Schuyler V. Johnson | Lake Worth, FL USA | 12/12/2000
(5 out of 5 stars)
"One of the things I loved so much about the 5,000 Fingers of Dr T is I related to the Tommy Rettig character in that I also had to practice the piano every day. It's a wonderful window into the world of the child who is basically at the mercy of whatever his parents deem appropriate for him to do in his spare time. When I got older I appreciated being able to play the piano but I was not overly fond of it as a child. Tommy Rettig was one of the best child actors of the day, prior to Lassie. Hans Conreid makes a wonderful villain but the absolute best part of the movie is the incredible Seuss sets! There's a wonderful scene of an enormous piano, seemingly miles long, with acres of enslaved children feverishly pounding away on the keyboard...I still want a beanie with a hand coming out of the top, and I would love to have a room or two in my house designed just like the sets in the movie. From the first time I saw a Dali painting as a child I loved surrealism and there is an abundance of it in this movie.

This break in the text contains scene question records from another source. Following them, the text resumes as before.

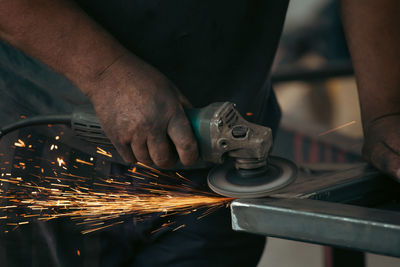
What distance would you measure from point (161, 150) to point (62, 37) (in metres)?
0.32

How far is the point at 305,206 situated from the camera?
2.90ft

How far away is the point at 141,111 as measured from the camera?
976mm

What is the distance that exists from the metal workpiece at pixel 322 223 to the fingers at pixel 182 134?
0.17 meters

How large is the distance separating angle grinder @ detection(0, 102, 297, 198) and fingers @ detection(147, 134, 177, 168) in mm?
67

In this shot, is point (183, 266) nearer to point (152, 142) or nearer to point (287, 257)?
point (152, 142)

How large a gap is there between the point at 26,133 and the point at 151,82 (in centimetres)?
45

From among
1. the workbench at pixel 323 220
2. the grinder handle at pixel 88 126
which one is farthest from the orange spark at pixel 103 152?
the workbench at pixel 323 220

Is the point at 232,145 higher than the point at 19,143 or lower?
lower

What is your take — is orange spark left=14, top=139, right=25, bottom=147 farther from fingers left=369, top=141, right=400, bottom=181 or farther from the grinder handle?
fingers left=369, top=141, right=400, bottom=181

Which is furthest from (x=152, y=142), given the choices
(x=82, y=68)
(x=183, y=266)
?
(x=183, y=266)

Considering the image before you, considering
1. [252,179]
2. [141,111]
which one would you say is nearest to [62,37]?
[141,111]

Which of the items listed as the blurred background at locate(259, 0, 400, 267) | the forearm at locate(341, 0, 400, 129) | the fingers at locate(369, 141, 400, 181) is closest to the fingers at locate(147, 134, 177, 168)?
the fingers at locate(369, 141, 400, 181)

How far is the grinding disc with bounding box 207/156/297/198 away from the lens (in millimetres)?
1060

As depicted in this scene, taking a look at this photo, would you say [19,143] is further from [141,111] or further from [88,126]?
[141,111]
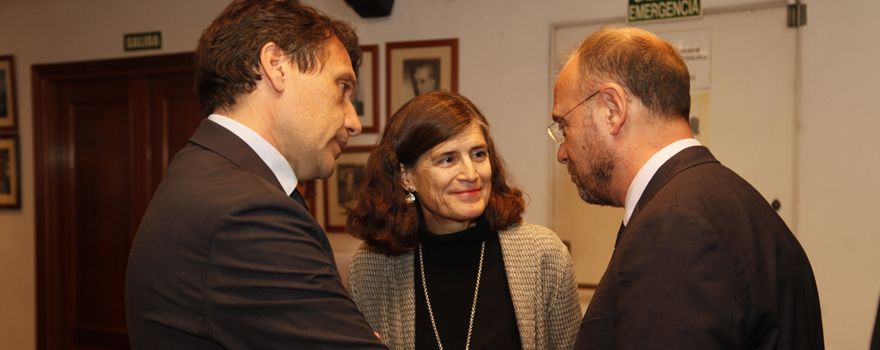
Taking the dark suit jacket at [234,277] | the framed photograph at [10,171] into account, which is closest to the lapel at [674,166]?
the dark suit jacket at [234,277]

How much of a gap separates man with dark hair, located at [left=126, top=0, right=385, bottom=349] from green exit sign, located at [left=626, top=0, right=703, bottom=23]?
7.69 ft

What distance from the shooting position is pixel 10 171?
13.7 feet

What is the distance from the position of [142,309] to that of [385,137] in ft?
3.53

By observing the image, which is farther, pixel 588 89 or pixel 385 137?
pixel 385 137

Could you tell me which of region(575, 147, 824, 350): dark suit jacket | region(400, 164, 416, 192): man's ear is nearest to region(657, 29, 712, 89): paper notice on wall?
region(400, 164, 416, 192): man's ear

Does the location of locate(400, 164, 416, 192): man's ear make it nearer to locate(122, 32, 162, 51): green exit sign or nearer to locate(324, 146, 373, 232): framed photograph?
locate(324, 146, 373, 232): framed photograph

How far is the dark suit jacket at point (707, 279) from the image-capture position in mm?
853

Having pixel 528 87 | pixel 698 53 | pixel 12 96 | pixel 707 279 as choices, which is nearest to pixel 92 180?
pixel 12 96

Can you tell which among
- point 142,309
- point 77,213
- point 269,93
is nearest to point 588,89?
point 269,93

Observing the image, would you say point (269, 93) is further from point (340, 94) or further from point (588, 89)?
point (588, 89)

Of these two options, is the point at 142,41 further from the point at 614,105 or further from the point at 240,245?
the point at 614,105

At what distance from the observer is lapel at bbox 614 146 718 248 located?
1041 mm

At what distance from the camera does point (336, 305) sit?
90 centimetres

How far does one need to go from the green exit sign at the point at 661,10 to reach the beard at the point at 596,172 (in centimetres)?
189
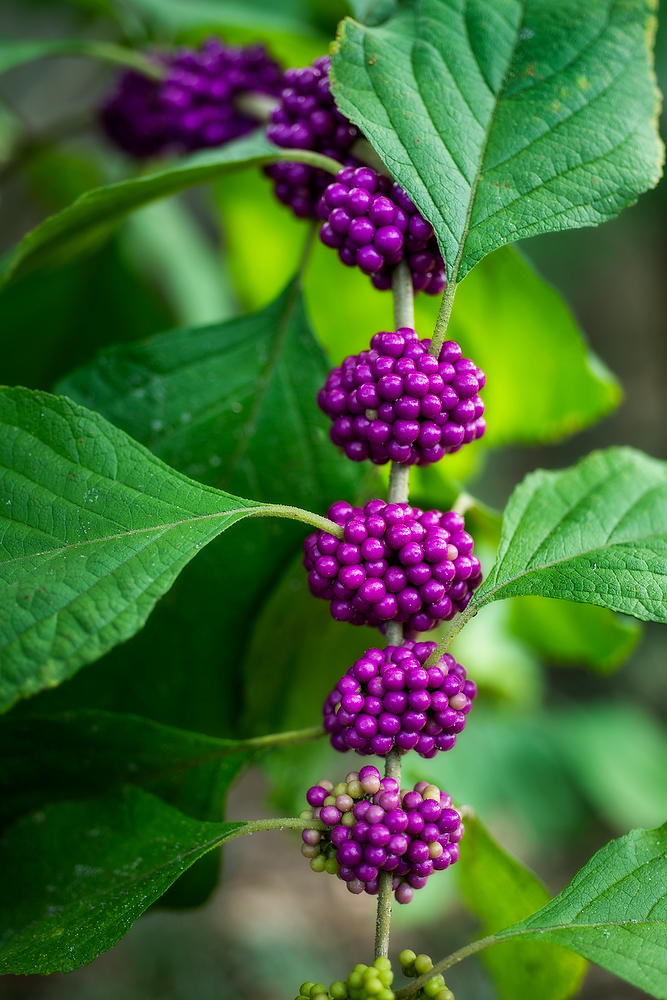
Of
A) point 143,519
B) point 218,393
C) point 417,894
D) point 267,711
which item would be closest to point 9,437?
point 143,519

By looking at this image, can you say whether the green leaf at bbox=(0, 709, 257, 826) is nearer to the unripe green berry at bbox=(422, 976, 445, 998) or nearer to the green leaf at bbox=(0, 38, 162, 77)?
the unripe green berry at bbox=(422, 976, 445, 998)

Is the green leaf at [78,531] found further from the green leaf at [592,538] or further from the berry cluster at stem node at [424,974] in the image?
the berry cluster at stem node at [424,974]

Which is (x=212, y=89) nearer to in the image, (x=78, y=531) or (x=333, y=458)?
(x=333, y=458)

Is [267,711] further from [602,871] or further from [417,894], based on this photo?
[417,894]

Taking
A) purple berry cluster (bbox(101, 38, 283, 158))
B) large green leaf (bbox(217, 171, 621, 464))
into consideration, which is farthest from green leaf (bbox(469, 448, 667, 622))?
purple berry cluster (bbox(101, 38, 283, 158))

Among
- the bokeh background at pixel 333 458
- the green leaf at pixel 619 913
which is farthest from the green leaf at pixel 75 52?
the green leaf at pixel 619 913

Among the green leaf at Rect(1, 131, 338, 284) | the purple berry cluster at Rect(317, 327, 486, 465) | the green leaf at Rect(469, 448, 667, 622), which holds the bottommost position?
the green leaf at Rect(469, 448, 667, 622)
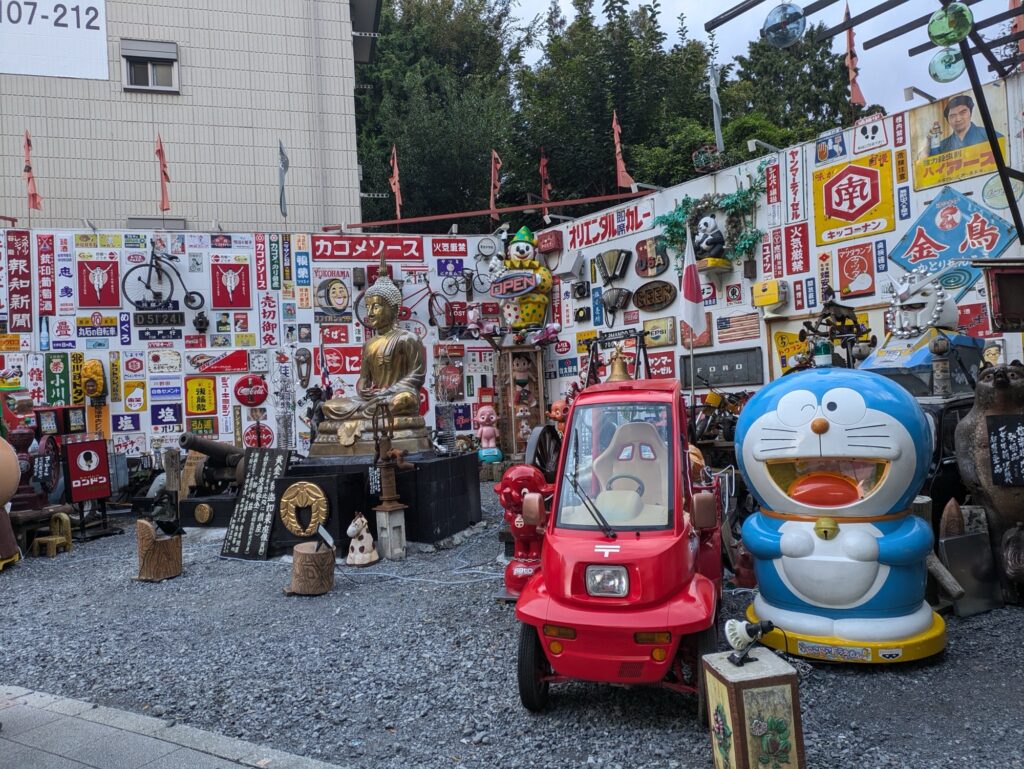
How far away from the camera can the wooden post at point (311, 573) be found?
617 centimetres

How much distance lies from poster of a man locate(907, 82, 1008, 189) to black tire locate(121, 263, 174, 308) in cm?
1081

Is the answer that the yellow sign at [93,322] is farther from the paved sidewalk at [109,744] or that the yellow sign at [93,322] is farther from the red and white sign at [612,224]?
the paved sidewalk at [109,744]

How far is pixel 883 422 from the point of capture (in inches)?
169

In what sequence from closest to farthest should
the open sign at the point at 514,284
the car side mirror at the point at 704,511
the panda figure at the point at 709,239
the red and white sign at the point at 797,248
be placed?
the car side mirror at the point at 704,511, the red and white sign at the point at 797,248, the panda figure at the point at 709,239, the open sign at the point at 514,284

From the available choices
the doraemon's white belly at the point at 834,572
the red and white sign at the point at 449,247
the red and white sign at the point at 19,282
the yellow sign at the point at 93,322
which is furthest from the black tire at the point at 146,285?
the doraemon's white belly at the point at 834,572

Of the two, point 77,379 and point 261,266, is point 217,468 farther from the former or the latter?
point 261,266

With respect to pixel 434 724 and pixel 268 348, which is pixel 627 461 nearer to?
pixel 434 724

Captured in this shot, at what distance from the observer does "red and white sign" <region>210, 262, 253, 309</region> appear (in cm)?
1277

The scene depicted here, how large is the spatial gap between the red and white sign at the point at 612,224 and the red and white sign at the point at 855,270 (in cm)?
318

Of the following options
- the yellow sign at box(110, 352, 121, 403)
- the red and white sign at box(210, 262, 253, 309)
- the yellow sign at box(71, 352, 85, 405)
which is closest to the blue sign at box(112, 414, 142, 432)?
the yellow sign at box(110, 352, 121, 403)

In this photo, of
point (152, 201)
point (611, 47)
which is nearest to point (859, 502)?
point (152, 201)

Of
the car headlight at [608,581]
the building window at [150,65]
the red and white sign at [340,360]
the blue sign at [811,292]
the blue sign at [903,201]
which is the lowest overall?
the car headlight at [608,581]

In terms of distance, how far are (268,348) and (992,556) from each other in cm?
1076

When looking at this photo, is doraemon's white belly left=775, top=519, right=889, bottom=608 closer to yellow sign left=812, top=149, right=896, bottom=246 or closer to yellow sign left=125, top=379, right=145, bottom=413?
yellow sign left=812, top=149, right=896, bottom=246
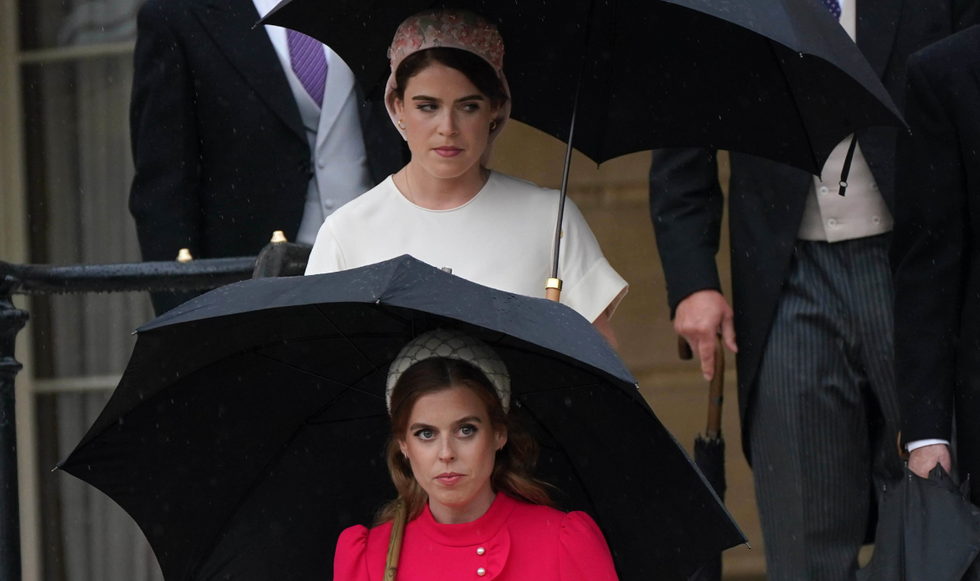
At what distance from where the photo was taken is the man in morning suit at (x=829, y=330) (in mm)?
3955

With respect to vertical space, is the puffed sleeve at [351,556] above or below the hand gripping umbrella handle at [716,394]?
below

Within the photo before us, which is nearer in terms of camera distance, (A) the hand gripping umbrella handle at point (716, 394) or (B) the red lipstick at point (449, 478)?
(B) the red lipstick at point (449, 478)

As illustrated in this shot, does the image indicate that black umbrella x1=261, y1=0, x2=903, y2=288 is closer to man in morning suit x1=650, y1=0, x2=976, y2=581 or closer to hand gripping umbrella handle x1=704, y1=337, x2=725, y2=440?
man in morning suit x1=650, y1=0, x2=976, y2=581

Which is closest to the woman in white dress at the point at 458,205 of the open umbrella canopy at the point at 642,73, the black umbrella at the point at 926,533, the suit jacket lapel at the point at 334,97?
the open umbrella canopy at the point at 642,73

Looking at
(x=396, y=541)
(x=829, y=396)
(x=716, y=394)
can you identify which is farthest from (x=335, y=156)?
(x=396, y=541)

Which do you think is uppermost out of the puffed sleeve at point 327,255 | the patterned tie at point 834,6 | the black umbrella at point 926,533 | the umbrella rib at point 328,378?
the patterned tie at point 834,6

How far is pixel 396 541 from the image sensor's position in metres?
3.02

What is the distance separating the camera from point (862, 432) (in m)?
4.02

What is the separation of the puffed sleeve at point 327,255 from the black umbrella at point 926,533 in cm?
131

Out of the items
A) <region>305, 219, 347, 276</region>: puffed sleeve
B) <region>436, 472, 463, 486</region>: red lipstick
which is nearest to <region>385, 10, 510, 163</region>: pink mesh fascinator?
<region>305, 219, 347, 276</region>: puffed sleeve

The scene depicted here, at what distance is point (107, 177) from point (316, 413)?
3.78 m

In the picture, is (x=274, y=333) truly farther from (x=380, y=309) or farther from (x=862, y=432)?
(x=862, y=432)

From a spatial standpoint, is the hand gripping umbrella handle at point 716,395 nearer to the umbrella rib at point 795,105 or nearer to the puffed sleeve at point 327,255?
the umbrella rib at point 795,105

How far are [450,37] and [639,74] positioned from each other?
1.78 feet
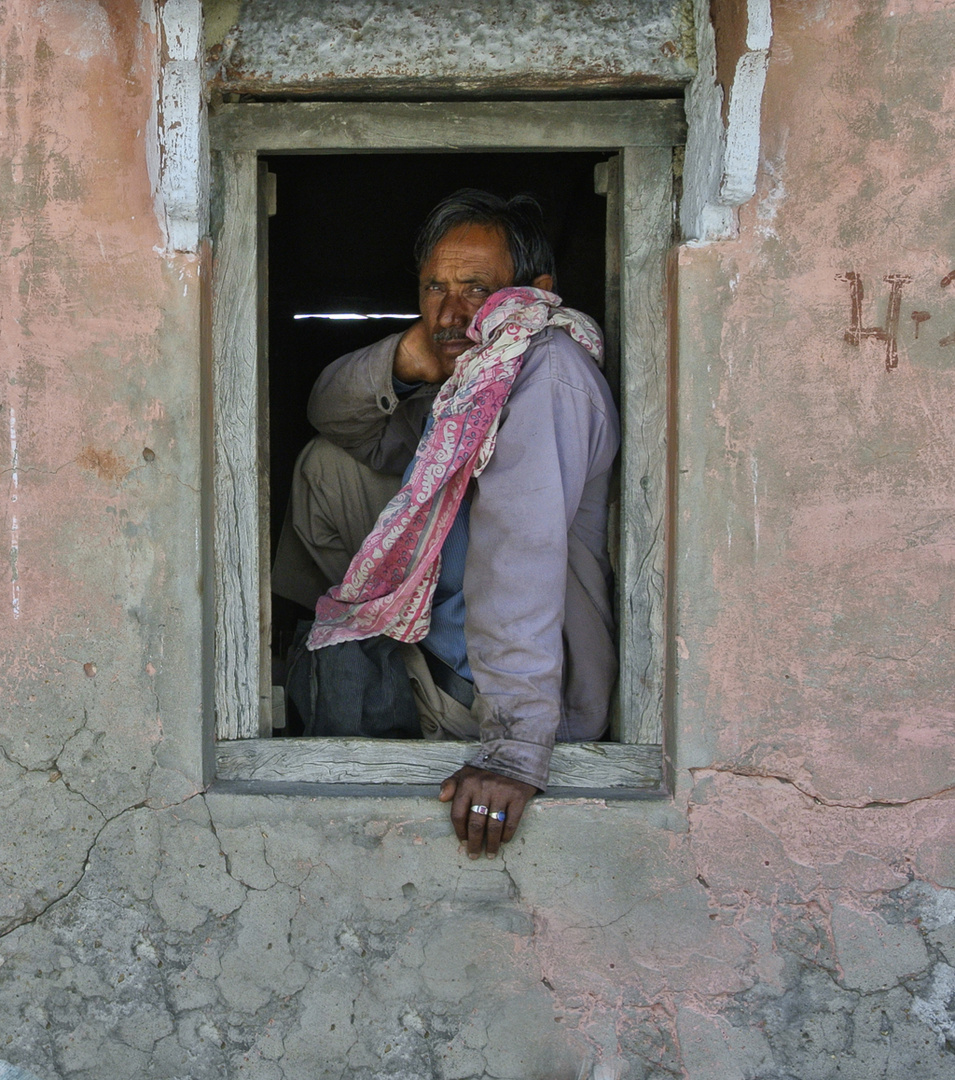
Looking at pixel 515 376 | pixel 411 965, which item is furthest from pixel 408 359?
pixel 411 965

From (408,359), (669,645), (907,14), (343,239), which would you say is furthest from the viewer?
(343,239)

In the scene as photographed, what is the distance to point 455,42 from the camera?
2.12m

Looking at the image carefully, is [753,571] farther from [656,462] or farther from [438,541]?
[438,541]

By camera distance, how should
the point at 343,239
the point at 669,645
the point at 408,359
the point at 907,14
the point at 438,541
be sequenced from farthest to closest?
the point at 343,239
the point at 408,359
the point at 438,541
the point at 669,645
the point at 907,14

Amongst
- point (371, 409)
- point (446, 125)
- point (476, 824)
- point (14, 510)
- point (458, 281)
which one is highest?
point (446, 125)

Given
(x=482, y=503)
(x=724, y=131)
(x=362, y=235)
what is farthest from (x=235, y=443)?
(x=362, y=235)

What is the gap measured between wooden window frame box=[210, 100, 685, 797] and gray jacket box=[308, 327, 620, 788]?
12 cm

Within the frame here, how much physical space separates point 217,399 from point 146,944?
116 cm

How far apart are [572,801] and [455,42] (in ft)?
5.19

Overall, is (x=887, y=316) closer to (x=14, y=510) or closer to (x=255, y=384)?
(x=255, y=384)

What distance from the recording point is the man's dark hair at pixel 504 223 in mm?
2787

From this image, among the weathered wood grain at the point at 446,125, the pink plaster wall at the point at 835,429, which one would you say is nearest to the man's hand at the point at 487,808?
the pink plaster wall at the point at 835,429

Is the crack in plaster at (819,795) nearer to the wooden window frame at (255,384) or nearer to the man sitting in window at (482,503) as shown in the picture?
the wooden window frame at (255,384)

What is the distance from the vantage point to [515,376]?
2.26 metres
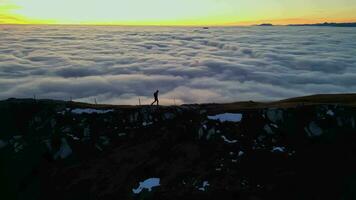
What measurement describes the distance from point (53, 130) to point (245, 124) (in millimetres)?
23005

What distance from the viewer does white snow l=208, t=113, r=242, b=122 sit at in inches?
1665

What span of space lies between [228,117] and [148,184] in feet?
43.5

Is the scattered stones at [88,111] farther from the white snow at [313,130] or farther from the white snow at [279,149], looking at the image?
the white snow at [313,130]

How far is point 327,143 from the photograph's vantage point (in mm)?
38969

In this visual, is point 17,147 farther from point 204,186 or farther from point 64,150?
point 204,186

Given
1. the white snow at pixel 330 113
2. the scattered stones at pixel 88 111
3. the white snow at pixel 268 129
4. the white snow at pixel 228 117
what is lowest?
the white snow at pixel 268 129

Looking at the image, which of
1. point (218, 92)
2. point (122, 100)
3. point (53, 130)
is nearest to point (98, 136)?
point (53, 130)

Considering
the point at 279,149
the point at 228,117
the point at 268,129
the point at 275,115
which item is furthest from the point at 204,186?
the point at 275,115

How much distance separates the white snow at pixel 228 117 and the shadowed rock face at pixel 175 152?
0.18m

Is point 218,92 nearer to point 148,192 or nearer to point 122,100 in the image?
point 122,100

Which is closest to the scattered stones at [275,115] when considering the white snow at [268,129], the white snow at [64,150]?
the white snow at [268,129]

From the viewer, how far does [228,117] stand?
42719mm

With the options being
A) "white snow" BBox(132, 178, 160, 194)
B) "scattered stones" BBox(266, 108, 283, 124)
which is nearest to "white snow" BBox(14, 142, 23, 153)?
"white snow" BBox(132, 178, 160, 194)

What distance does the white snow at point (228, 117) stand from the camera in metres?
42.3
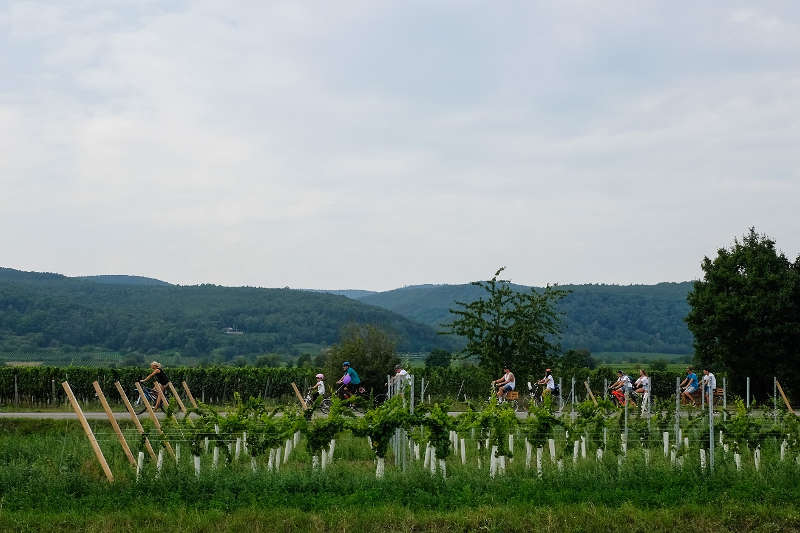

Totally unique from anything you've ever seen, a different excursion into the Seussian interpretation of a child's world trapped in a musical dictatorship. Although it was made in 1953 it translates beautifully into today by virtue of its fantasy; children still dwell in dreams part of the time!"
Mad Genius Shines Through
B K Baldridge | San Francisco | 04/28/2001
(5 out of 5 stars)
"The undeniable brilliance of Dr. Seuss' wordsmithing is most evident in this darkly comic fantasy. The songs are cute and clever, with "The Dressing Song" standing out as the high-camp highlight of the show; a hoot of a salute to cross-dressing. This movie was way ahead of its time, and the sets and costumes are nothing short of magnificent given the year in which it was produced. This new DVD edition has its little flaws, but they are only reproduced from whatever original was used, and overall it's a lovely digital transfer. I don't believe this was meant to be a children's movie at all, though Dr. T is a rather benign villain. The good doctor (Seuss) tries to add a bit of social relevance with a poke at the evils of atomic power, but all in all there are more serious psychological and homoerotic overtones that should worry parents of 4-8 year olds. I'll be watching this film over and over again to pick up the myriad avenues of fantasy that are employed. For adults, this is a great flick and definitely earns a spot on my "top ten" list."
Living Dr. Suess
R. P. Glass | Eugene, OR USA | 03/16/2006
(5 out of 5 stars)
"With script and set design by Dr. Suess, this 1952 film is a visual treat. It is both timeless and a 1950's time capsule. The stars are Peter Lind Hayes and Mary Healy, a popular married duo of the times who have slid into history. The main struggle is between piano teacher Dr. T played by Hans Conried [voice of Disney's TV Magic Mirror and Jay Ward's Snidley Whiplash] and his reluctant student Bart played by Tommy Rettig before he became Lassie's original TV owner. Dr. T wants the bored Bart to practice his piano playing for a recital, but Bart wants to go outside and play baseball. Hayes is a returning veteran working as a plumber who spars/sparks with Healy as Bart's mom, widowed by the Korean Police Action. The bulk of the film is a Suessian dream sequence featuring such set pieces as a dancing hypnosis duel between Hayes and Conreid, a roller skating duel between Hayes and a pair of twins joined at the beard, and the demented dance of the non-piano players. Then there is the giant piano where 500 children [the 5,000 Fingers]play simultaniously There are atomic fears, the powerless place of children, family bonding, Freudian symbolism, meglomania, and musical prejudice. Most of deeper themes will appeal to adults while the younger viewers will enjoy the fantasy [that becomes darker before rising to a happy ending] elements which stand the test of time over 50 years later. I am very pleased that it is finally on DVD."